Album reviews for February, 2012

A new year will bring a few new directions in this blog. The first is that, due to time and other obligations, the reviews will now be monthly, at varying times during the month. This will help me keep it focused and not as random as they have been. That being said, it has been a tremendous month for music with many new releases and news of upcoming albums. And we commence:

Bad Religion - True North

On this, the band's 16th album, Bad Religion rely on some old tricks. It is one of their shortest since 1988's Suffer, and maybe this is a good thing. Previous albums did have some filler tracks. (their last two especially), and the band has trimmed the fat. This record is one of their best since 1992's Generator. Tracks such as Robin Hood In Reverse, True North, and Everybody Knows. Greg Graffin has a degree in zoology and teaches at UCLA, and Bad Religion's trademark dictionary like vocabulary is still intact. You won't find many albums nowadays with words such as plutocrat, and declination. It's incredible that even at their old age, they still manage to make awesome music and have such energy.
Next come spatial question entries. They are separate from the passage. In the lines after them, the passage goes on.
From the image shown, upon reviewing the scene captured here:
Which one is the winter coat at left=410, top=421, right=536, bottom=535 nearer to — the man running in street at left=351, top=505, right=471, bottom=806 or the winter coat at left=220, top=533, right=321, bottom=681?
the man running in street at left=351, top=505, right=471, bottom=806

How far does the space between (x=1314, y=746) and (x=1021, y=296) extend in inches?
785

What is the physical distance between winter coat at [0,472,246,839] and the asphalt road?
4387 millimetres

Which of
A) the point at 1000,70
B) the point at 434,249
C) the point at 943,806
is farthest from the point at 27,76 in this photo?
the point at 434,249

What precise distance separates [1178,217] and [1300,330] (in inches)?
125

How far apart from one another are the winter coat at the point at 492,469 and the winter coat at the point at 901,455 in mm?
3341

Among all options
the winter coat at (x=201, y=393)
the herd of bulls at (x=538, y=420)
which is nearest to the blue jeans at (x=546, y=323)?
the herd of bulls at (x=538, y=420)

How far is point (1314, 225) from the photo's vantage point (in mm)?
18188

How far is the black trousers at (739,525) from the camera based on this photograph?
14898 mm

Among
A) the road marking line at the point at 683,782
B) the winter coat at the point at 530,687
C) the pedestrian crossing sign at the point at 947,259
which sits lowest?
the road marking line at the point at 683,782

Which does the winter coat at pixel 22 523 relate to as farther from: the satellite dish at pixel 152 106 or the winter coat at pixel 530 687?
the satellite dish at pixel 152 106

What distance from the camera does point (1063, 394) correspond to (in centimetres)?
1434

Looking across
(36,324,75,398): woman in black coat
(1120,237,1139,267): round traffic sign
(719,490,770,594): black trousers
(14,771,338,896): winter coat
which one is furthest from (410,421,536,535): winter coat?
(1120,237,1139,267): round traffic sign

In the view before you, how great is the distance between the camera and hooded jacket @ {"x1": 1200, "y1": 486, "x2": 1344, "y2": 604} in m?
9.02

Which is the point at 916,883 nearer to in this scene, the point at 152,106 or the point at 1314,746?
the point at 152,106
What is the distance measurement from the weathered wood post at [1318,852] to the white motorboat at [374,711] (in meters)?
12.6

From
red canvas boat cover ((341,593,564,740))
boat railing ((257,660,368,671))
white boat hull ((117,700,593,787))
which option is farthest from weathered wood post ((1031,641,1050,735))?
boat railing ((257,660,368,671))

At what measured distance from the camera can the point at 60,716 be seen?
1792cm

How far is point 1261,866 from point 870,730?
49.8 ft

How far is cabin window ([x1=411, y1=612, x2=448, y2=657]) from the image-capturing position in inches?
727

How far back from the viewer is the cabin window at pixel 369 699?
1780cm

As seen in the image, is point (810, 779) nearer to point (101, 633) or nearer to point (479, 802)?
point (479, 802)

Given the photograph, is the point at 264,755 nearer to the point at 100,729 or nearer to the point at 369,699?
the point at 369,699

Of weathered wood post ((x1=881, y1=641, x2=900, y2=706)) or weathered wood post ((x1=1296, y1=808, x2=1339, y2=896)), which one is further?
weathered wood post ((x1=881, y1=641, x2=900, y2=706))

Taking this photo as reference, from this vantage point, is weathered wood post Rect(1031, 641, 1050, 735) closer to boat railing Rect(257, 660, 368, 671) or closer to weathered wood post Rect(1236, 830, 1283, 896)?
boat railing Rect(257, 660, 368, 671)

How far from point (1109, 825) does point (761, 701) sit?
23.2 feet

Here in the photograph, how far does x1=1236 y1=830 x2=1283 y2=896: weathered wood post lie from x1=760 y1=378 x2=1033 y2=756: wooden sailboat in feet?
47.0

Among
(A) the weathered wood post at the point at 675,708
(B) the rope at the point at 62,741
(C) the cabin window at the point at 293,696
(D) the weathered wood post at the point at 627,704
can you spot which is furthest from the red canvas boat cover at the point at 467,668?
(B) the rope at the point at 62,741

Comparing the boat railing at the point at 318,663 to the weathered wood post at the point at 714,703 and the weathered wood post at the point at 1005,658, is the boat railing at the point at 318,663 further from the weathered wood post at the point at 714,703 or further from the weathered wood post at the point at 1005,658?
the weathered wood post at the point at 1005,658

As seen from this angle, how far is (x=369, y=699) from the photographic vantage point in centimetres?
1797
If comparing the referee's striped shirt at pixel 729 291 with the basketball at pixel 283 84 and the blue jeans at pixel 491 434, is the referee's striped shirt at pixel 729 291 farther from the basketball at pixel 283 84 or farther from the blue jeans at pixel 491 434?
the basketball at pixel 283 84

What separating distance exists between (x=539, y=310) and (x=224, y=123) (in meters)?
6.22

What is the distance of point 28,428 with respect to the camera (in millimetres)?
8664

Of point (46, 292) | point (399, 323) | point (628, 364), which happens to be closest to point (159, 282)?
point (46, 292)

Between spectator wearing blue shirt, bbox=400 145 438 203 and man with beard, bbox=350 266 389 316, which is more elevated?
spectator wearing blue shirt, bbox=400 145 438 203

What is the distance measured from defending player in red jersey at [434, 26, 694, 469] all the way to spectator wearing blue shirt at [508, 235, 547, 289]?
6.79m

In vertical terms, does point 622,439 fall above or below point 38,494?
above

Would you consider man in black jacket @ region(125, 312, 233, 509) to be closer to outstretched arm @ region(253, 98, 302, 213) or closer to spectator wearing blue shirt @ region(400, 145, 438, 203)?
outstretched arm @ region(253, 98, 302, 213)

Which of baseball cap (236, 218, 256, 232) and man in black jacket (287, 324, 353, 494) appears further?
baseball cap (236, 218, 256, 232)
Nick Cave and the Bad Seeds - Push the Sky Away

Nick Cave has several incarnations. the crazed screecher on the Birthday Party, the crooner and sometimes poet with the Bad Seeds, and the loud rock of Grinderman. This album, the band's 15th album recalls albums such as The Boatman's Call and No More Shall We Part. It's worth noting that this is their first album without Mick Harvey, who has been the Bad Seeds guitarist of nearly 30 years. Warren Ellis really shines on this album, and you can hear lush strings and lots of flutes. The first single, We No Who U R, is built on a drum machine, and sees Nick being the crooner once again. Another highlight is Jubilee Street, which is about a murdered prostitute (which would fit in on Murder Ballads), and one of my favorites is the song Higgs Boson Blues, in which Nick Cave makes references to everything from Lucifer, to Robert Johnson to Hanna Montana. Theses songs supposedly came about from "random Googling and reading wikipedia entries" and it's a fitting tribute to our information age, and sees Nick mellowing out, but still rocking. The closing title track may be one of the most beautiful songs Nick has ever done,and one of the best closers to an album ever. One word to describe this: hallucinogenic.